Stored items
◇ ◇ ◇ ◇
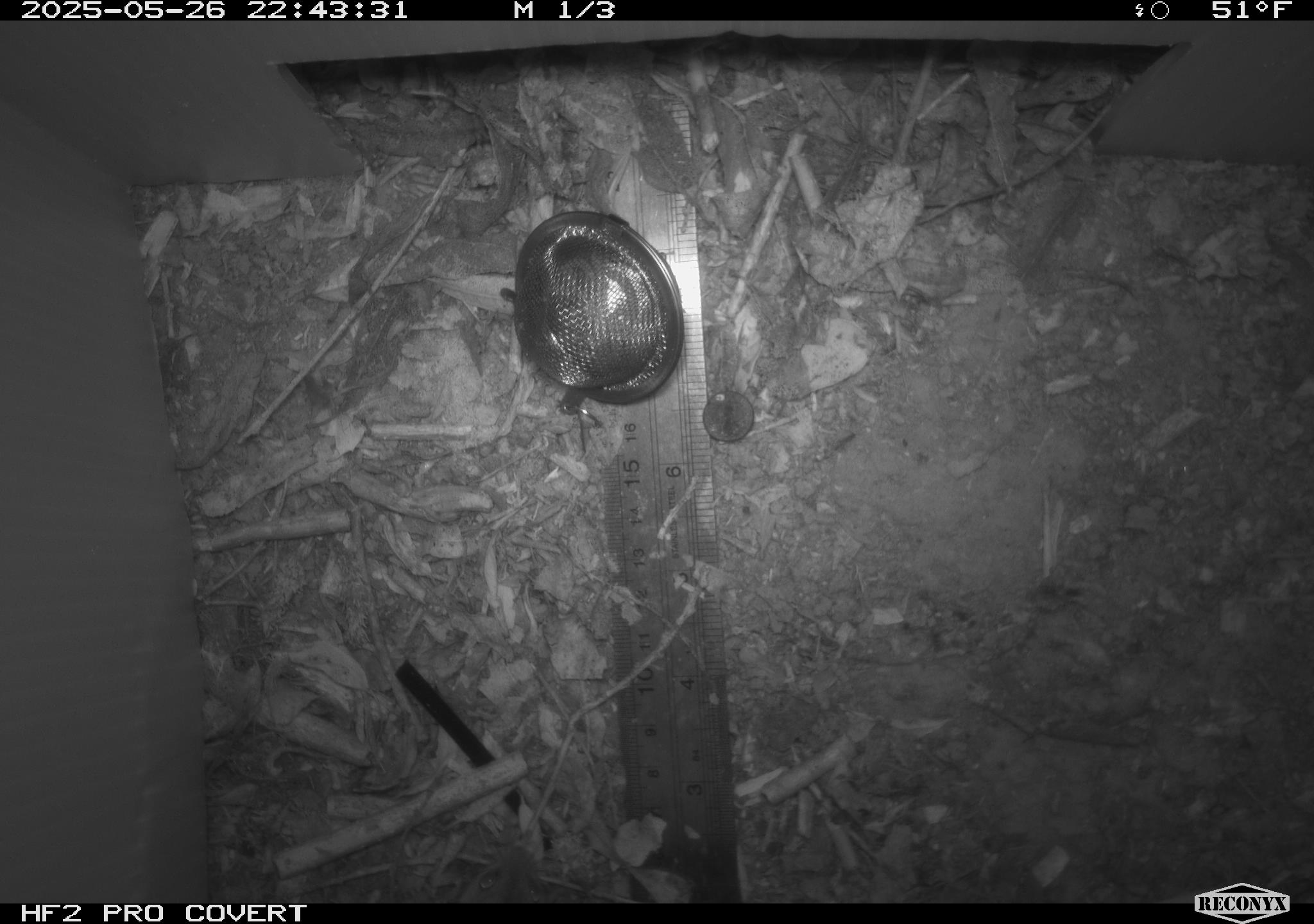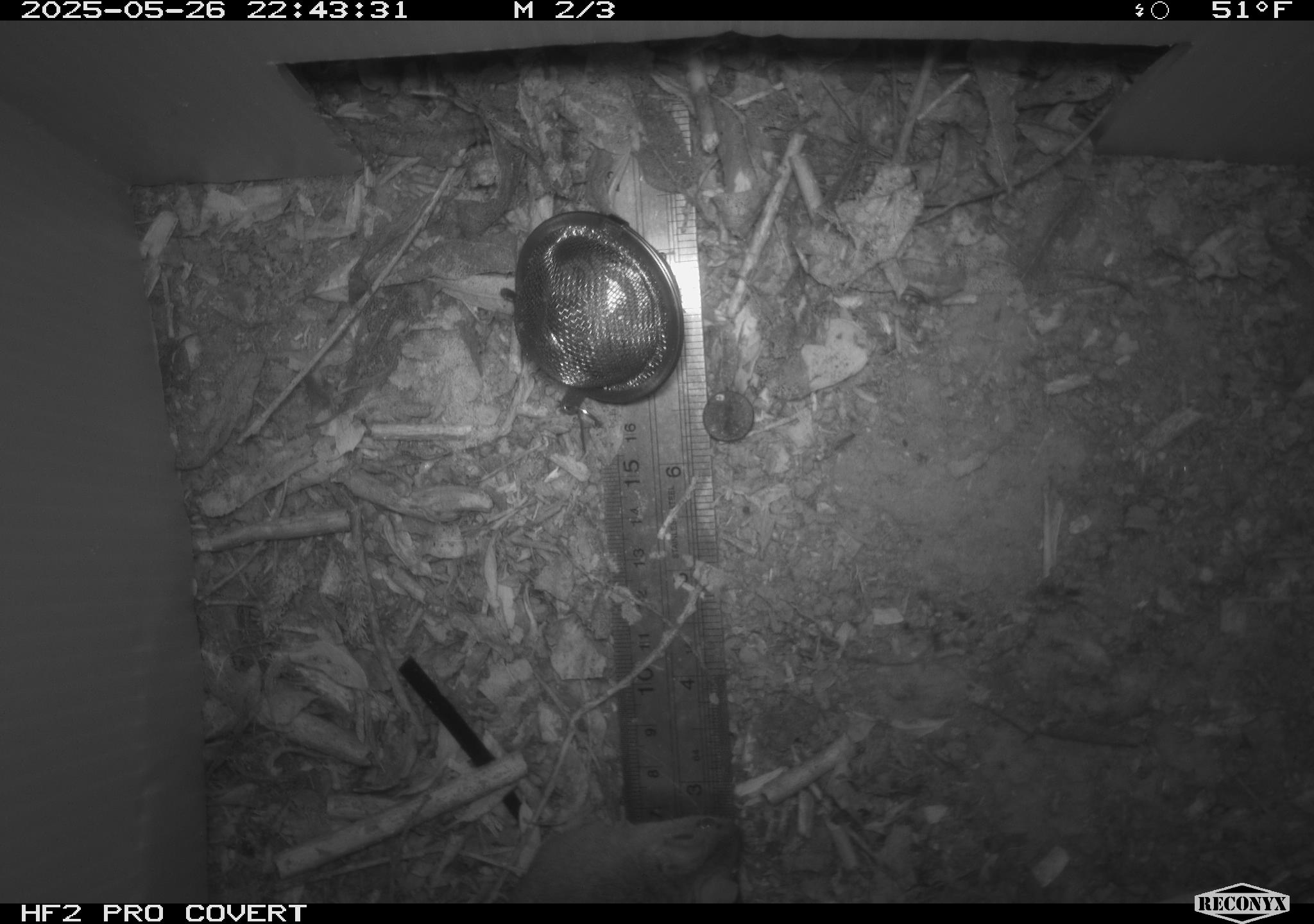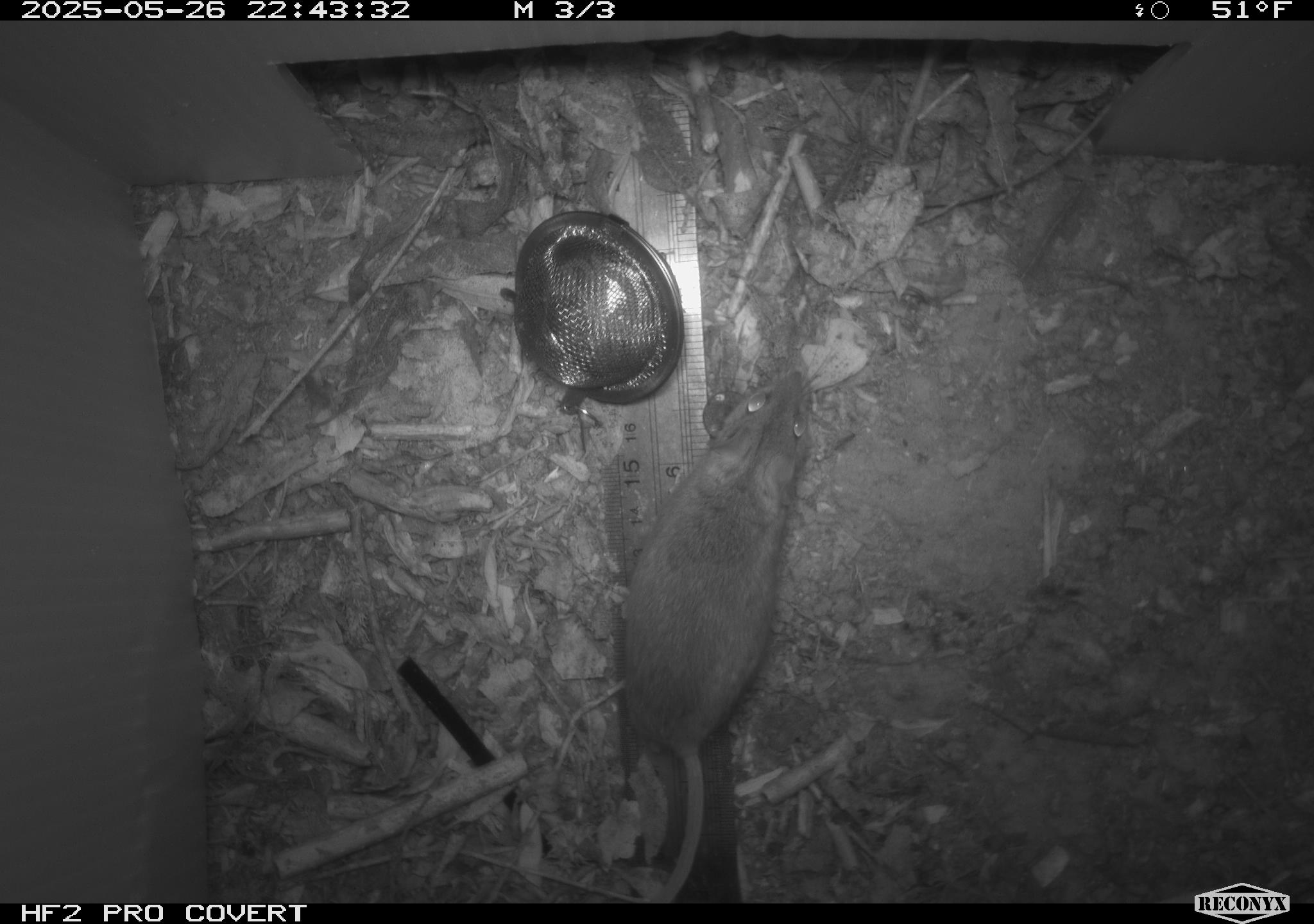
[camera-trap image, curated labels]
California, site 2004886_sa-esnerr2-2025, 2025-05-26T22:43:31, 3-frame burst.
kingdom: Animalia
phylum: Chordata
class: Mammalia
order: Rodentia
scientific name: Rodentia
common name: rodent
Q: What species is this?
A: Rodent (Rodentia).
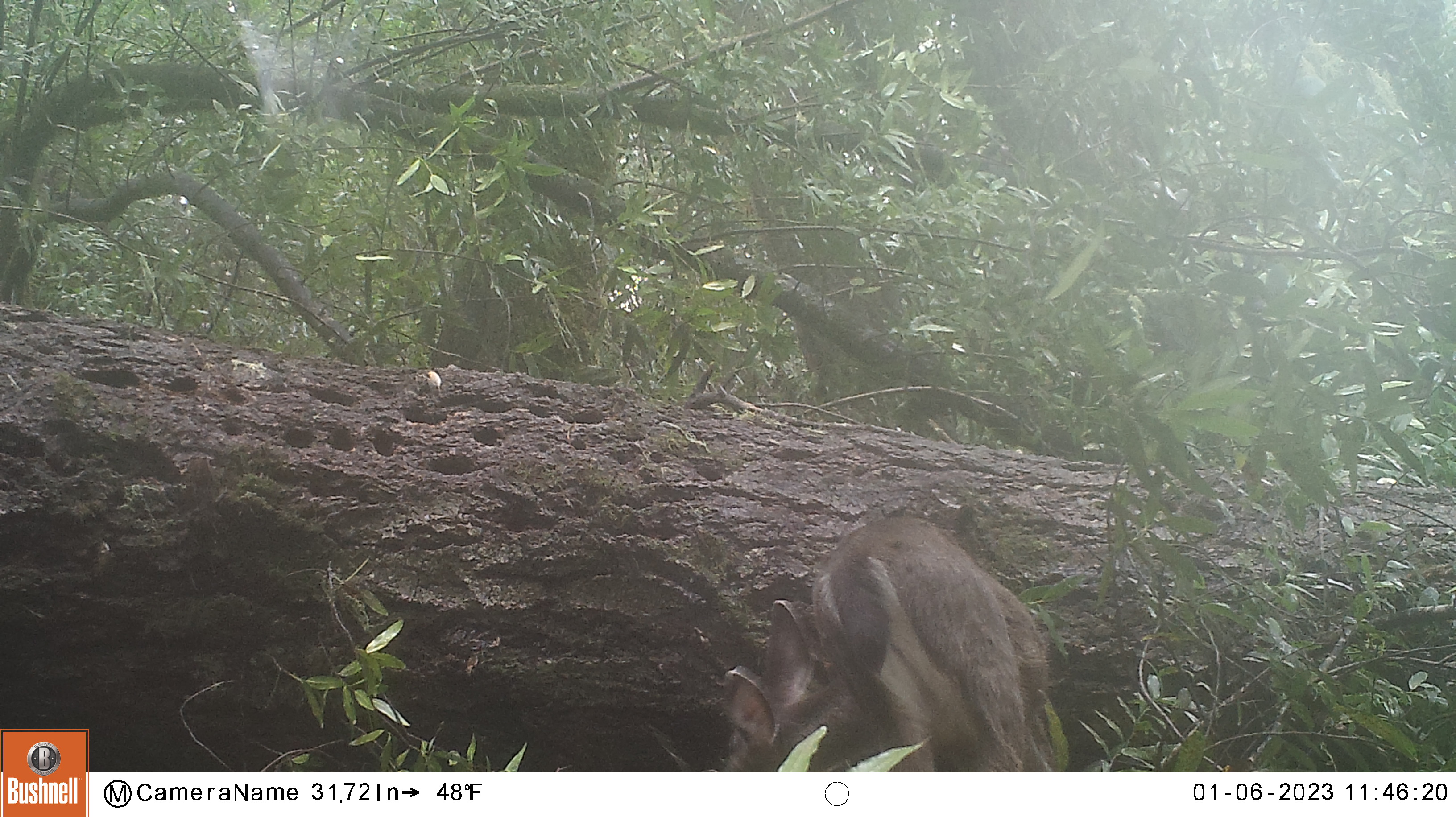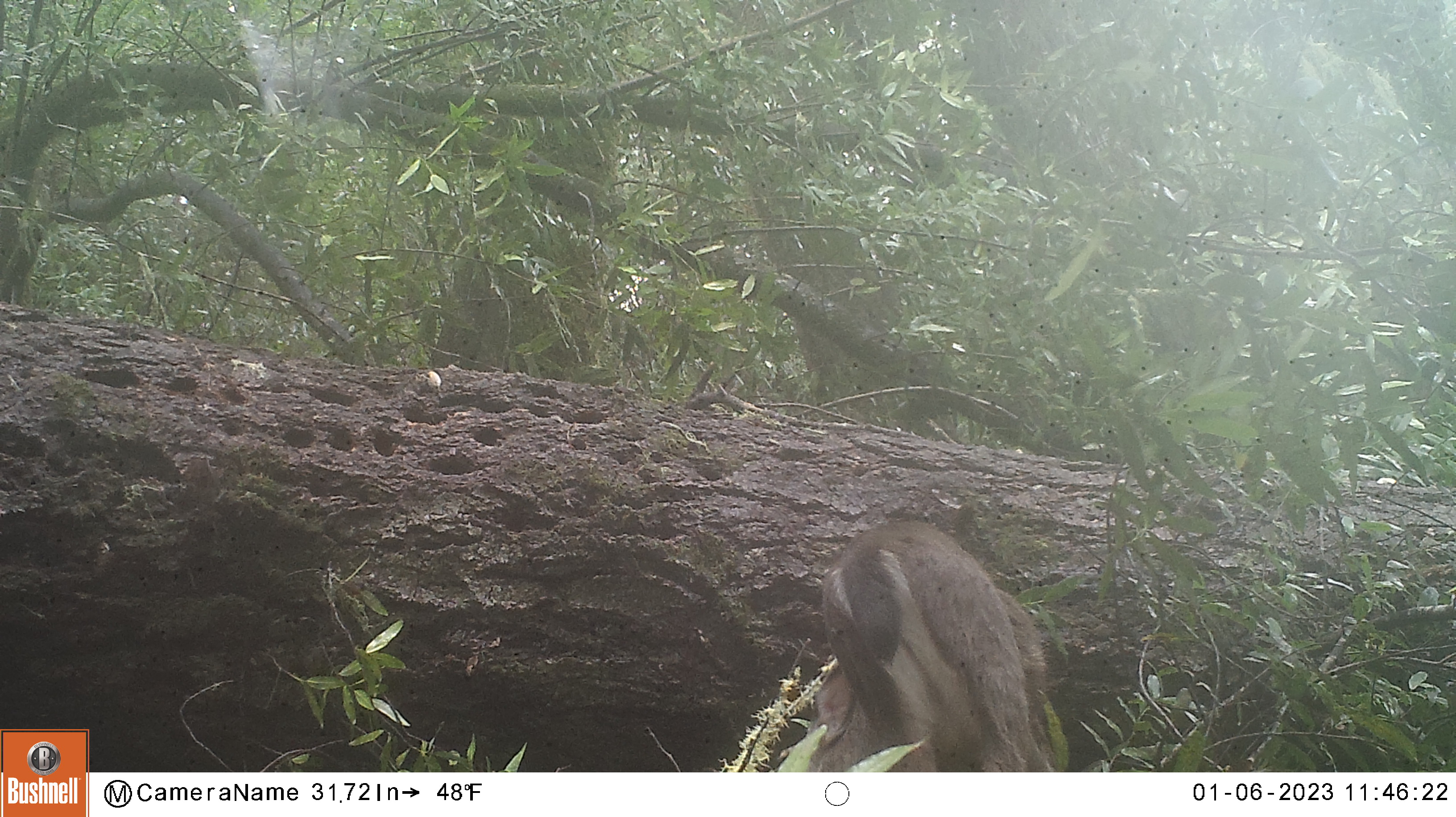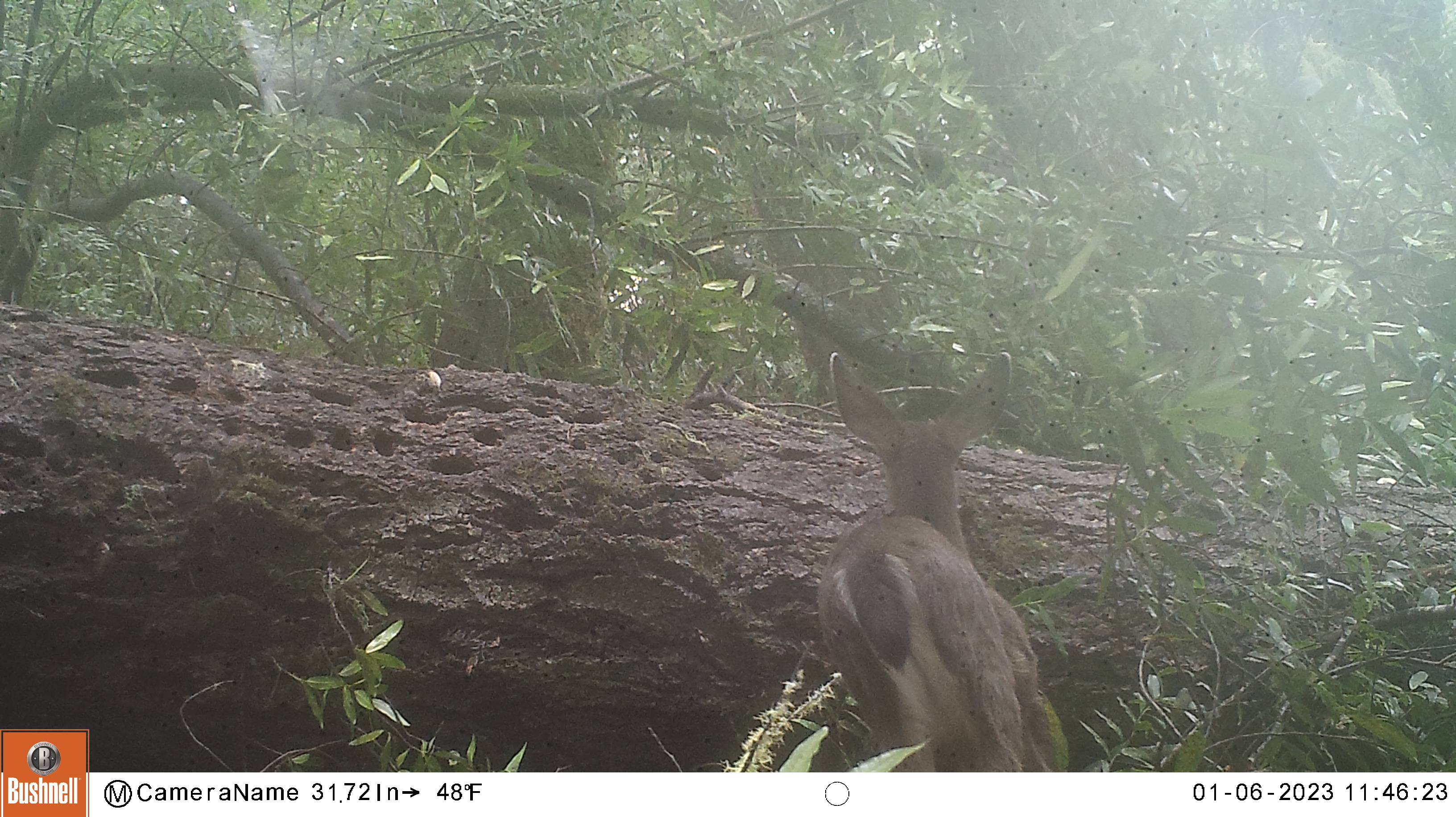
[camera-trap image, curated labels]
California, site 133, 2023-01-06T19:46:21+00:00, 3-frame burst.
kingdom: Animalia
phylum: Chordata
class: Mammalia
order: Artiodactyla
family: Cervidae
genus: Odocoileus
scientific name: Odocoileus hemionus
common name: mule deer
◇ ◇ ◇ ◇
WHAT THE TASK REQUIRES
No pictures belong in the copy. Transcribe every entry exactly.

YOUR SOLUTION
[camera-trap image, curated labels]
California, site 2004886_sa-esnerr2-2025, 2025-05-26T22:43:31, 3-frame burst.
kingdom: Animalia
phylum: Chordata
class: Mammalia
order: Rodentia
scientific name: Rodentia
common name: rodent
Q: What species is this?
A: Rodent (Rodentia).
[camera-trap image, curated labels]
California, site 133, 2023-01-06T19:46:21+00:00, 3-frame burst.
kingdom: Animalia
phylum: Chordata
class: Mammalia
order: Artiodactyla
family: Cervidae
genus: Odocoileus
scientific name: Odocoileus hemionus
common name: mule deer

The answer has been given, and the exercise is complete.